=== Reading text ===
WINFIELD, W.Va. -- For Randy Hodges, the threats that face public schools in Putnam County and across the country -- from school shootings to natural disasters -- warrant targeted preparation.
Hodges, director of Charleston Area Medical Center - Teays Valley Hospital, told those present at the county's school board meeting Monday the hospital has invested $72,000 in 680 emergency medical kits for the vocational school, 14 elementary schools, four high schools and four middle schools in the county.
"We're going to put one of these bags in every classroom, every cafeteria and in every gym of every school in Putnam County," Hodges said.
The kits hold more than bandages, and have been outfitted to deal with emergencies where medical help might be necessary before first responders can arrive, Hodges said. The idea came from Conner Street Elementary School in Hurricane, when administrators approached the hospital for emergency medical supplies.
"At the hospital, it really got us thinking -- we can give them bandages, but what should we really give them that could help them in a real, catastrophic situation? As we continued to talk, we decided we wanted to try to do it county-wide," Hodges said.
Each bag contains a blood pressure cuff, trauma shears, a shock blanket, alcohol wipes, forceps, a splint, gauze and other items not found in standard first-aid kits. According to Hodges, the hospital first considered giving four or five bags to each school, but decided that if a situation were to occur where every classroom had to shelter in place, each might need a bag.
"From our research, we don't believe there is any other school system currently that has placed disaster medical kits in every classroom in every school within a district," Hodges said. "We could be wrong, but we have not been able to find another place where it has been done."
The hospital partnered with the school system, the Putnam County Sheriff's Department and with the Office of Emergency Management to determine the plan for implementing the kits, and according to Superintendent Chuck Hatfield, the county will work to train each of its teachers and staff members to use the items found in the bags.
"This is a very significant undertaking they've brought to the table; so much has changed in our school systems in the last few years in terms of safety. Our campuses are fenced in and we have card readers on every door and cameras and monitors," Hatfield said. "From that perspective, we feel like we're providing a safe environment, but we also understand and know that if someone wants in enough and their intent is to truly harm someone, there's always a chance they could still get in."

=== Data ===

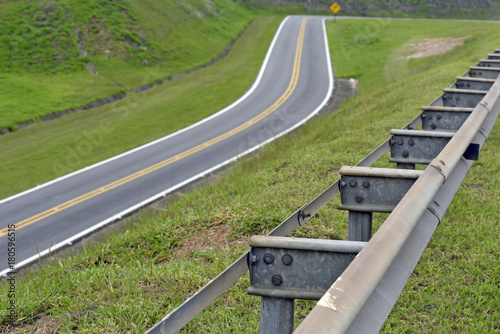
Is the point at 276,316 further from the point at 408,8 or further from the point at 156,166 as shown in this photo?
the point at 408,8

=== Your goal ===
Reproduce the part of the article above about emergency medical kits for Putnam County schools, between "WINFIELD, W.Va. -- For" and "in the county.", inclusive.

=== Task response ===
WINFIELD, W.Va. -- For Randy Hodges, the threats that face public schools in Putnam County and across the country -- from school shootings to natural disasters -- warrant targeted preparation.
Hodges, director of Charleston Area Medical Center - Teays Valley Hospital, told those present at the county's school board meeting Monday the hospital has invested $72,000 in 680 emergency medical kits for the vocational school, 14 elementary schools, four high schools and four middle schools in the county.